Dank je wel 2016, voor het brengen van dit prachtige juweeltje.
Pip Blom – Hours
Kijkend naar muziek die je eigenlijk niet in Nederland verwacht, 2016 gaf ons nog iets heel fijns: Heel veel muziek van Pip Blom. On-Nederlands goed! Pip Blom en haar muzikale kameraden brachten ons dit jaar een bijzondere selectie muziek waarvan je, als je niet weet dat het uit Nederland komt, het idee hebt dat het uit Engeland komt. Ik bedoel, veel van de muziek doet me sterk denken aan de Engelse indie-scene. Ik bedoel, luister nou eens naar Truth of Taxi Driver. Lekker toch?
Naast de digitale releases van Pip ben ik inmiddels ook in het bezit van (voor zo ver mij bekend) alle fysieke releases. Want eerlijk is eerlijk, deze muziek hoort op vinyl. Het hoort bij de stijl wat mij betreft. En dan te bedenken dat Pip pas 19 jaar is.
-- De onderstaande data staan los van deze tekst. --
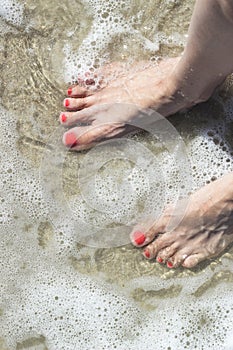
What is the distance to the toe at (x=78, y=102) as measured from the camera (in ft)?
6.18

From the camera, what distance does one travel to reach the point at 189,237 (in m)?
1.85

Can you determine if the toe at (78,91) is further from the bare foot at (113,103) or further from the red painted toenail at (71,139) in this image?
the red painted toenail at (71,139)

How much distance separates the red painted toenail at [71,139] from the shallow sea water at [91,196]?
0.05 meters

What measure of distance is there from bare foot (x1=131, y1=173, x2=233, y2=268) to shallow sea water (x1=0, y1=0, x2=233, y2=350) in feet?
0.16

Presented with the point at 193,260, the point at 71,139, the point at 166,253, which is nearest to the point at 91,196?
the point at 71,139

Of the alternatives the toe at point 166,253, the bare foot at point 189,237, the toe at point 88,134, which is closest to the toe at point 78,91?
the toe at point 88,134

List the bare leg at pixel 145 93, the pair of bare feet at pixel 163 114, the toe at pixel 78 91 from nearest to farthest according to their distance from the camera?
the bare leg at pixel 145 93 → the pair of bare feet at pixel 163 114 → the toe at pixel 78 91

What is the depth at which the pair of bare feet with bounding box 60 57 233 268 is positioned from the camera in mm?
1796

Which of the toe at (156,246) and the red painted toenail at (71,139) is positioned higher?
the red painted toenail at (71,139)

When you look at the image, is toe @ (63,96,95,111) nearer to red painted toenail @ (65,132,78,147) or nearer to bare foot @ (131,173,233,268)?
red painted toenail @ (65,132,78,147)

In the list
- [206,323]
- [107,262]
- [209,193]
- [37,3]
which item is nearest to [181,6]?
[37,3]

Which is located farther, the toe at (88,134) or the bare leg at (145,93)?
the toe at (88,134)

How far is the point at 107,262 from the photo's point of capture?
186 centimetres

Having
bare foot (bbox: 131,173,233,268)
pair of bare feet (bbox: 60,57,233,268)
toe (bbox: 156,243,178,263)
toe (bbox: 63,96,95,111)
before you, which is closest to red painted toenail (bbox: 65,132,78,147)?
pair of bare feet (bbox: 60,57,233,268)
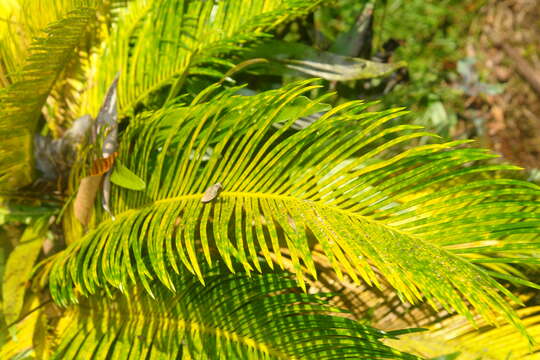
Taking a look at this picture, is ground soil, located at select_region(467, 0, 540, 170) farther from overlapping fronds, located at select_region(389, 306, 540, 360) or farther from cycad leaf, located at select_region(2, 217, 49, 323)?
cycad leaf, located at select_region(2, 217, 49, 323)

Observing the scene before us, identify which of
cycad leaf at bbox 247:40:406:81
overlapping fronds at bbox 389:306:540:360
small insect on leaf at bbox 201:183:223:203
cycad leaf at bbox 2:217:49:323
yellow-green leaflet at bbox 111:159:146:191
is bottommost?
cycad leaf at bbox 2:217:49:323

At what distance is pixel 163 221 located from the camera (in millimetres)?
1037

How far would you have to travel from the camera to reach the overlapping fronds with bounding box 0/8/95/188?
105 cm

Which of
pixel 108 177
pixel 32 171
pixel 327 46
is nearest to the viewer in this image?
pixel 108 177

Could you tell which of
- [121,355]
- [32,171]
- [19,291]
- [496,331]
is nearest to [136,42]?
[32,171]

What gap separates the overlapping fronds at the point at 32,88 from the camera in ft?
3.45

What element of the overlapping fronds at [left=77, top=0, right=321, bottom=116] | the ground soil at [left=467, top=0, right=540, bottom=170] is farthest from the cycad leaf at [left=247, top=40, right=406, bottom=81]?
the ground soil at [left=467, top=0, right=540, bottom=170]

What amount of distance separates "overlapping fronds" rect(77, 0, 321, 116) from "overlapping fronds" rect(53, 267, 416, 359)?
0.52 metres

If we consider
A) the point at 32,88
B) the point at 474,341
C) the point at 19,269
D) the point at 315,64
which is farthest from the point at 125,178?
the point at 474,341

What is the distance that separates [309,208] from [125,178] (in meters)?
0.40

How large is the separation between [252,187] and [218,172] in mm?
75

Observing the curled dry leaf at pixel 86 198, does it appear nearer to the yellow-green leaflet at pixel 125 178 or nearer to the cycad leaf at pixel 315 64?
the yellow-green leaflet at pixel 125 178

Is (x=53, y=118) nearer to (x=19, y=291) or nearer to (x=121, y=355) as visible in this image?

Een grote toekomst wacht hier.
Van al die muziek die Pip het afgelopen jaar de wereld in slingerde, is Hours toch wel de fijnste. Eigenlijk vreemd, want qua stijl is die dan net weer iets anders. Hoewel, de gitaren zijn er, die stem is er, maar de wat meer electronische beats die ergens doen denken aan Tricky en Massive Attack maken deze track toch net iets anders dan de andere tracks. En daar verraad ik misschien mijn roots, die toch vooral in de electronische muziek liggen. Maar potdikke wat is Hours toch fijn.